▶ Work instructions
Write out, word for word, every line from the one containing "What is the measurement" through the last line of the records below, both ends included.

▶ Task inputs
• • • • •

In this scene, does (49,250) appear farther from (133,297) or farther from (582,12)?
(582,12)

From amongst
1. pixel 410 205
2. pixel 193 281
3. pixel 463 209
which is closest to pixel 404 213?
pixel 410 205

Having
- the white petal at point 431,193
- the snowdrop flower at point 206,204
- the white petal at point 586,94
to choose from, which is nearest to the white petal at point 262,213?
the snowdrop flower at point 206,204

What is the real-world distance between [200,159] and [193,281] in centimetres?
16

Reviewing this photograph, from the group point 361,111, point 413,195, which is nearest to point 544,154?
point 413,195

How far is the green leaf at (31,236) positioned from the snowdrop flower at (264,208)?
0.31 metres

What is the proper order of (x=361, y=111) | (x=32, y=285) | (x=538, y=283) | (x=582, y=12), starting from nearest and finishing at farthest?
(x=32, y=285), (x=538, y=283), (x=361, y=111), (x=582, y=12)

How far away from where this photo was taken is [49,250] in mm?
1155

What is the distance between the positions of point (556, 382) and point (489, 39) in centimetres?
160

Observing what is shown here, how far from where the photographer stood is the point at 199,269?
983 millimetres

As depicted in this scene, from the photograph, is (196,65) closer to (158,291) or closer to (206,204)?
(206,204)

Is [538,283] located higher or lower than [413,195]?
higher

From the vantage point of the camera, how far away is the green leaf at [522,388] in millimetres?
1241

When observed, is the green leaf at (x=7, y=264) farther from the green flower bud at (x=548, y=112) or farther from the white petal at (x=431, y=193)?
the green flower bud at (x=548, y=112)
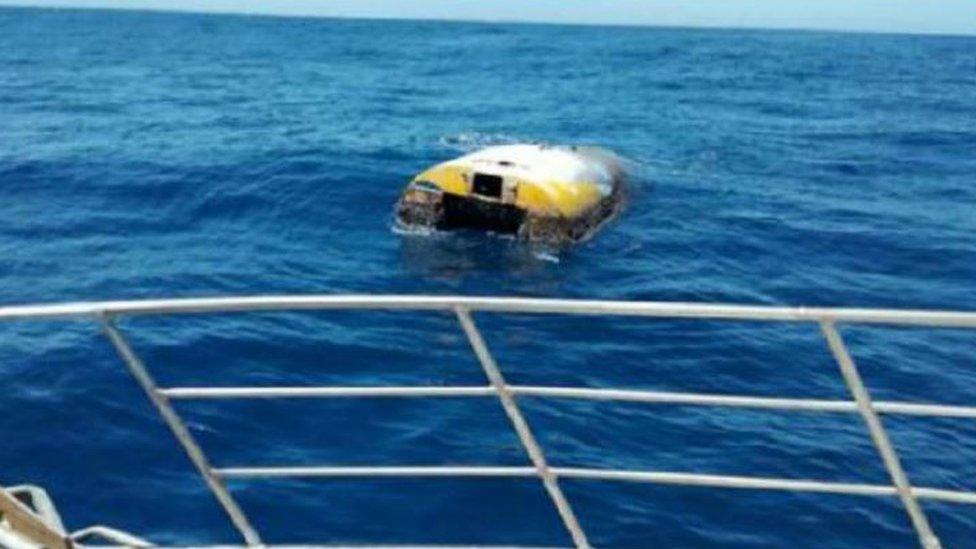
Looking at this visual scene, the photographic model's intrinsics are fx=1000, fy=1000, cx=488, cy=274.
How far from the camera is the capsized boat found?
26.4 m

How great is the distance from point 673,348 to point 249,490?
8658 millimetres

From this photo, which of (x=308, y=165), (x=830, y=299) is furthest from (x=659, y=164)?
(x=830, y=299)

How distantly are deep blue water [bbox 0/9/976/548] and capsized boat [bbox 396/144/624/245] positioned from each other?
77 cm

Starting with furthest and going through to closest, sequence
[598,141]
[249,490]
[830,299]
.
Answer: [598,141], [830,299], [249,490]

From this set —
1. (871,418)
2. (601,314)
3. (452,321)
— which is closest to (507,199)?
(452,321)

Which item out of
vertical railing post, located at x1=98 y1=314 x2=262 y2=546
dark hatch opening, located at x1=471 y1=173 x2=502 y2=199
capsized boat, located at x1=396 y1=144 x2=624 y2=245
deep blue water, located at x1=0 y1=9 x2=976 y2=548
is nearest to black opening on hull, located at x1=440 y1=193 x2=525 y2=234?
capsized boat, located at x1=396 y1=144 x2=624 y2=245

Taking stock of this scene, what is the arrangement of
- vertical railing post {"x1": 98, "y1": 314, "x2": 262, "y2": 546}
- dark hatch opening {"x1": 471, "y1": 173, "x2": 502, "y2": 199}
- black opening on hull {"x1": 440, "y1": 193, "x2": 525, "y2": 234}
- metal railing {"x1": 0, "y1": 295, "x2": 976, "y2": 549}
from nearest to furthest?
metal railing {"x1": 0, "y1": 295, "x2": 976, "y2": 549}
vertical railing post {"x1": 98, "y1": 314, "x2": 262, "y2": 546}
black opening on hull {"x1": 440, "y1": 193, "x2": 525, "y2": 234}
dark hatch opening {"x1": 471, "y1": 173, "x2": 502, "y2": 199}

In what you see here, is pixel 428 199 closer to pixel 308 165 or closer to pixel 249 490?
pixel 308 165

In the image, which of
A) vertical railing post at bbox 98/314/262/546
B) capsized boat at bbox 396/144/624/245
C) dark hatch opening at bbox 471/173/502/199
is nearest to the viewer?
vertical railing post at bbox 98/314/262/546

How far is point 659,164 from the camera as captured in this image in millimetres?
40125

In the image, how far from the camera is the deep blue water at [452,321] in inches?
480

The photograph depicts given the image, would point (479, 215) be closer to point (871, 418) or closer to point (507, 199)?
point (507, 199)

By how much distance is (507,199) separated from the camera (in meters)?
26.9

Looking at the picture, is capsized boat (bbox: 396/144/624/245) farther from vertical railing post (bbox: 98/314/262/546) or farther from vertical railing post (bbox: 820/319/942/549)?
vertical railing post (bbox: 820/319/942/549)
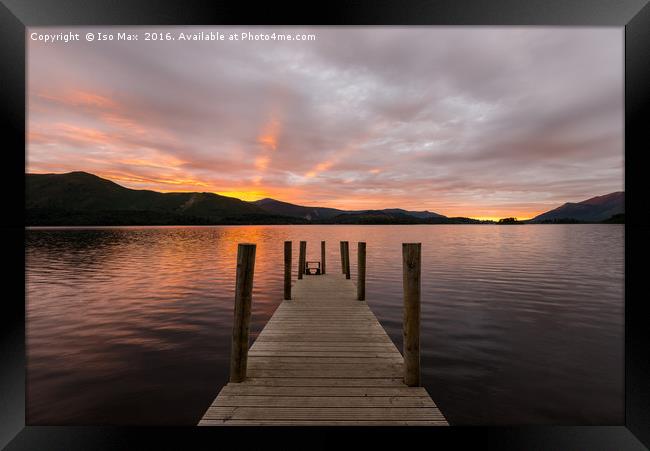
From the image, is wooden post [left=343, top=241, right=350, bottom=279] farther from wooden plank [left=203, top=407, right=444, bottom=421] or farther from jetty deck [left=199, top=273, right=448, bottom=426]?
wooden plank [left=203, top=407, right=444, bottom=421]

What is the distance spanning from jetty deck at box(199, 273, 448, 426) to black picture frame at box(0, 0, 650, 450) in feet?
0.85

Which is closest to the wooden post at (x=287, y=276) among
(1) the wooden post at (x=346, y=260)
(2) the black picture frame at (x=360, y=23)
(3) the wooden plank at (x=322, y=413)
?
(1) the wooden post at (x=346, y=260)

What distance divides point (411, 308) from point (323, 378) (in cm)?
170

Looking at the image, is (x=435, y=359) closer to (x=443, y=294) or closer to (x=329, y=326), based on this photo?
(x=329, y=326)

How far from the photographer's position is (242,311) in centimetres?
450

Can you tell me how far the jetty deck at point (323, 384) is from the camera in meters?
3.62

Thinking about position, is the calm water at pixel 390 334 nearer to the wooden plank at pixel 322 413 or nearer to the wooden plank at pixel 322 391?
the wooden plank at pixel 322 391

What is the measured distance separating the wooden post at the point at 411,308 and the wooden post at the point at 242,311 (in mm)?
2302

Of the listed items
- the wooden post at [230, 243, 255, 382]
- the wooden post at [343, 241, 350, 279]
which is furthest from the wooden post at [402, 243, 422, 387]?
the wooden post at [343, 241, 350, 279]

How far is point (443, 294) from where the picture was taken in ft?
53.9

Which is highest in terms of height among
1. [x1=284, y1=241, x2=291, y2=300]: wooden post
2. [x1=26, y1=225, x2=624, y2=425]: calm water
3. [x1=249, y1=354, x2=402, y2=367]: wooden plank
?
[x1=284, y1=241, x2=291, y2=300]: wooden post

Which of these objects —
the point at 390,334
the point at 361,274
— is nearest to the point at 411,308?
the point at 361,274

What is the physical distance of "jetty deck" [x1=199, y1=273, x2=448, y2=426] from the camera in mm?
3621

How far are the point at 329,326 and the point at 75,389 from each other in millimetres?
6087
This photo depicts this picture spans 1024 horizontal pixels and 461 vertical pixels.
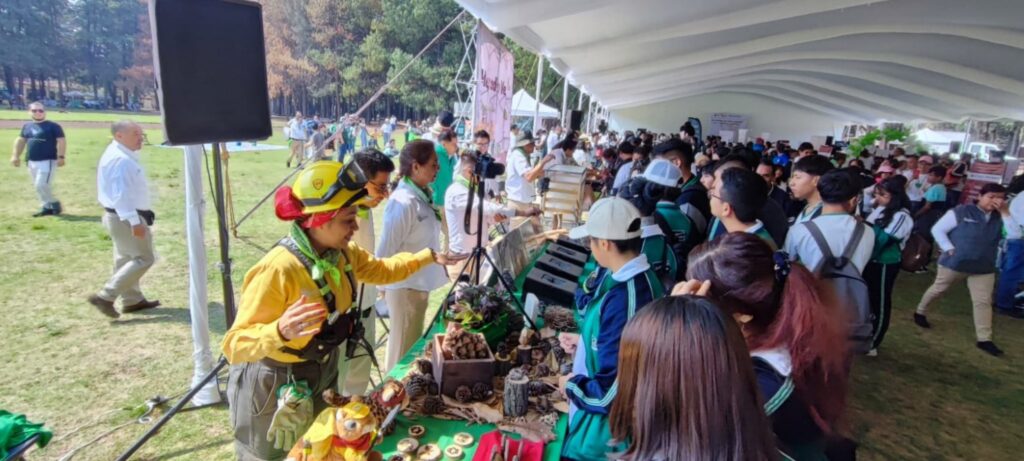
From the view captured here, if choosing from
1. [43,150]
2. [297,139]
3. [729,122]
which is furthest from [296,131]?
[729,122]

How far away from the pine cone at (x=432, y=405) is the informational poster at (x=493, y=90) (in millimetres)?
4363

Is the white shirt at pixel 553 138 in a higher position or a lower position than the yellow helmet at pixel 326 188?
higher

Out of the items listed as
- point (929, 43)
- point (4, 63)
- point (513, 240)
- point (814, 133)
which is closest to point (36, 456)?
point (513, 240)

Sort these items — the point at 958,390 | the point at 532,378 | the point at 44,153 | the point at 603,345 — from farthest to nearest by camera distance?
1. the point at 44,153
2. the point at 958,390
3. the point at 532,378
4. the point at 603,345

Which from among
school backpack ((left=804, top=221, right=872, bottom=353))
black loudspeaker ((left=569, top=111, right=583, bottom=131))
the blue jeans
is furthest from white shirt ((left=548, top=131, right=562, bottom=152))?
school backpack ((left=804, top=221, right=872, bottom=353))

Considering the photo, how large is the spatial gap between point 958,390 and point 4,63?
21.6 meters

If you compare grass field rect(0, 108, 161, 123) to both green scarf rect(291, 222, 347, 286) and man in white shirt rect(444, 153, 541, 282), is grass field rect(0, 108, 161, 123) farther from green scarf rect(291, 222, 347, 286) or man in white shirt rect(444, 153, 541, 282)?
green scarf rect(291, 222, 347, 286)

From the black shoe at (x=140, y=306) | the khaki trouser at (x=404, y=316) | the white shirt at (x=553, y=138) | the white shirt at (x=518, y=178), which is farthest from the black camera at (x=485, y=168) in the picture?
the white shirt at (x=553, y=138)

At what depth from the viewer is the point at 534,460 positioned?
5.85 ft

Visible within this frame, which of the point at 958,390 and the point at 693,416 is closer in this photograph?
the point at 693,416

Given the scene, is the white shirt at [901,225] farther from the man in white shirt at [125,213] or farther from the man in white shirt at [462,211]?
the man in white shirt at [125,213]

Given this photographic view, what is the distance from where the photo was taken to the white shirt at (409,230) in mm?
2975

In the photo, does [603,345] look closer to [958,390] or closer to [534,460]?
[534,460]

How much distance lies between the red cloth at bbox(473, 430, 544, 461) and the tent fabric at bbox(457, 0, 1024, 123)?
208 inches
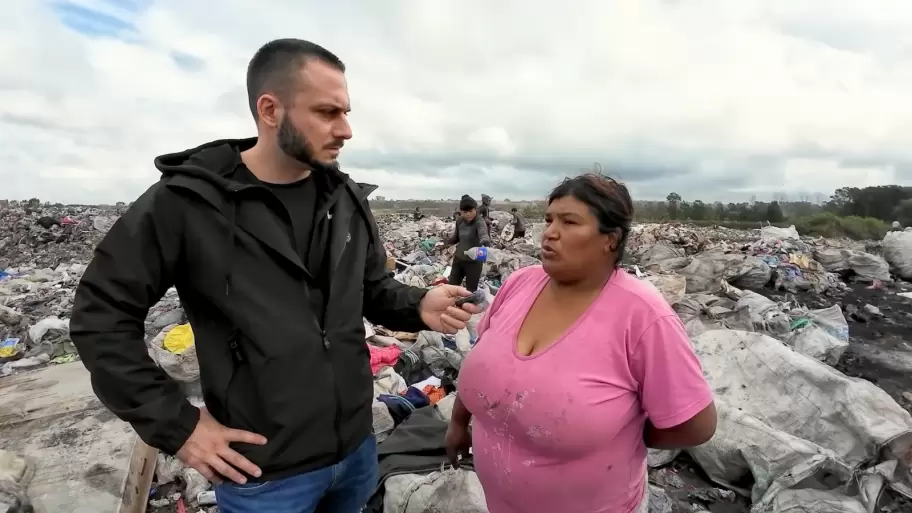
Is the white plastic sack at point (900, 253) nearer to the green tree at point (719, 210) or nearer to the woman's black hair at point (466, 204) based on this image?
the woman's black hair at point (466, 204)

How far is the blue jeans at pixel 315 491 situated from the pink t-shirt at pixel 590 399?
0.40 metres

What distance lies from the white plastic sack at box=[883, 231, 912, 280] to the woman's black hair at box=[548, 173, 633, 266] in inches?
426

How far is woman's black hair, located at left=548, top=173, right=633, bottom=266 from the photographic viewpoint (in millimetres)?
1469

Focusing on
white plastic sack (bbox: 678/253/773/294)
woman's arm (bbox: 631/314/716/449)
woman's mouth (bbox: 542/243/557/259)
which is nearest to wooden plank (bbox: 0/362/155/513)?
woman's mouth (bbox: 542/243/557/259)

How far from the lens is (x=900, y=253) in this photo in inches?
374

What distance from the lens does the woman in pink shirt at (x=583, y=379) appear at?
1.36 m

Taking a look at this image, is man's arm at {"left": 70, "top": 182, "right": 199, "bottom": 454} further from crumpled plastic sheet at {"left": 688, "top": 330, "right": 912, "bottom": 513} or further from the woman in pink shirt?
crumpled plastic sheet at {"left": 688, "top": 330, "right": 912, "bottom": 513}

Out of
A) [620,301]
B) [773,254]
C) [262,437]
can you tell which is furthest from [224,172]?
[773,254]

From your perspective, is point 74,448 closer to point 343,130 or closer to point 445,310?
point 445,310

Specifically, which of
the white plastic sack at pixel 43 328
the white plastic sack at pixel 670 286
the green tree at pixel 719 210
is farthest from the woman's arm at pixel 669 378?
the green tree at pixel 719 210

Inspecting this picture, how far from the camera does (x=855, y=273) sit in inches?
355

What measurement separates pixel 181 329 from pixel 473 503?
253 cm

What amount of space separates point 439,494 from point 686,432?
1328mm

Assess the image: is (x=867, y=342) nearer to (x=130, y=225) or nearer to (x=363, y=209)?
(x=363, y=209)
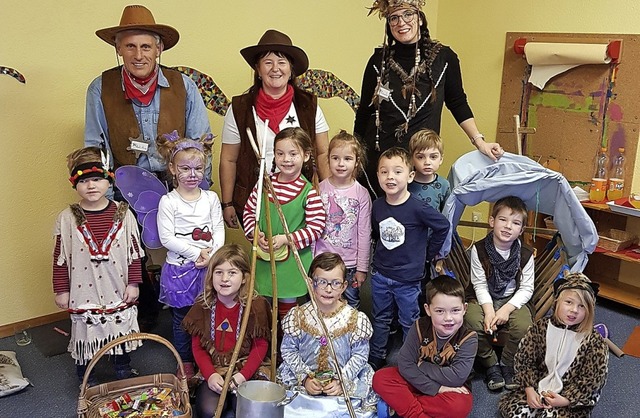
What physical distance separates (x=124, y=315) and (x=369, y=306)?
53.4 inches

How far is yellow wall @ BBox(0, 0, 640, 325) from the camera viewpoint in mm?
3006

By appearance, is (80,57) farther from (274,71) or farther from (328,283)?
(328,283)

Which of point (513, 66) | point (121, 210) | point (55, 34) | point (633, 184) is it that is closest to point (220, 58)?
point (55, 34)

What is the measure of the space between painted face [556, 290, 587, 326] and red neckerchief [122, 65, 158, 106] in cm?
195

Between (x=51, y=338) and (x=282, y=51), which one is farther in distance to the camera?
(x=51, y=338)

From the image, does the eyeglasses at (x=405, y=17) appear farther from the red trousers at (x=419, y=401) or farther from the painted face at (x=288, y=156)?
the red trousers at (x=419, y=401)

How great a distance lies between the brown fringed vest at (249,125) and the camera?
278 centimetres

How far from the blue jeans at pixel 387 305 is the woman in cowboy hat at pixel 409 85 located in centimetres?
56

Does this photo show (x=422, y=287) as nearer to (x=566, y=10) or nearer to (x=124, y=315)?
(x=124, y=315)

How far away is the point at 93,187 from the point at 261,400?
1.07 m

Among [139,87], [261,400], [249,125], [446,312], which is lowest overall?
[261,400]

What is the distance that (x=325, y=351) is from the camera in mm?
2441

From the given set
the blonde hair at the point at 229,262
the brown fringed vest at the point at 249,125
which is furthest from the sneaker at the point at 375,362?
the brown fringed vest at the point at 249,125

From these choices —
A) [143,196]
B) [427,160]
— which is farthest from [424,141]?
[143,196]
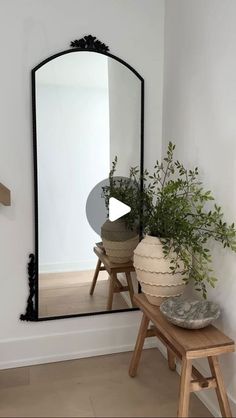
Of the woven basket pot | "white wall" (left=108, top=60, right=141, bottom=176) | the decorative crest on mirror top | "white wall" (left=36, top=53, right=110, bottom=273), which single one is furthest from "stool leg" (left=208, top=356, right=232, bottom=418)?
the decorative crest on mirror top

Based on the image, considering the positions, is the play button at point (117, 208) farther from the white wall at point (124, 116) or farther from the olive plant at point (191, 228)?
the olive plant at point (191, 228)

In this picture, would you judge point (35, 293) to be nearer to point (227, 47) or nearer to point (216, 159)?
point (216, 159)

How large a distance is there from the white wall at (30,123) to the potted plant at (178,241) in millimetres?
558

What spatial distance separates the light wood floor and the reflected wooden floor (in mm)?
300

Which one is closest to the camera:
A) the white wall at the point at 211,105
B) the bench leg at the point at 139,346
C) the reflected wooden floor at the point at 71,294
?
the white wall at the point at 211,105

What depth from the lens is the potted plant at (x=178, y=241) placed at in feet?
5.73

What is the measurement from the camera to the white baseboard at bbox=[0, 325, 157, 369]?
217cm

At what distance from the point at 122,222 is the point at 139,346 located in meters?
0.69

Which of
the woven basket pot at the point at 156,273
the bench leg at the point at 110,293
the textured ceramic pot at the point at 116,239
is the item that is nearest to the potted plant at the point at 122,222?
the textured ceramic pot at the point at 116,239

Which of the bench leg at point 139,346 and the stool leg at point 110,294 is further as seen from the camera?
the stool leg at point 110,294

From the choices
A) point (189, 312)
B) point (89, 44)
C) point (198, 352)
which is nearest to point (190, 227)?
point (189, 312)

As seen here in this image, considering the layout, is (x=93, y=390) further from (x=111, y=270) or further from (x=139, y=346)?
(x=111, y=270)

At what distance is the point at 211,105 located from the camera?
1.77 metres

• • • • •

▶ In response
What is the measurement from the camera to the white baseboard at bbox=[0, 325, 157, 369]?
217cm

At what distance from the point at 122,222 is the point at 139,346 located in meters?
0.69

Which of
the woven basket pot at the point at 156,273
the bench leg at the point at 110,293
the textured ceramic pot at the point at 116,239
is the item that is nearest to the potted plant at the point at 122,222?
the textured ceramic pot at the point at 116,239

Which of the bench leg at point 139,346 and the stool leg at point 110,294 is further as seen from the camera?
the stool leg at point 110,294

From the choices
A) point (189, 312)
B) point (89, 44)
C) point (198, 352)
which is nearest to point (190, 227)?
point (189, 312)

As seen here in this image, considering the layout, is (x=93, y=390) further from (x=111, y=270) or further from (x=139, y=346)?
(x=111, y=270)

At what distance is the point at 211,105 located from the camera?
1.77 metres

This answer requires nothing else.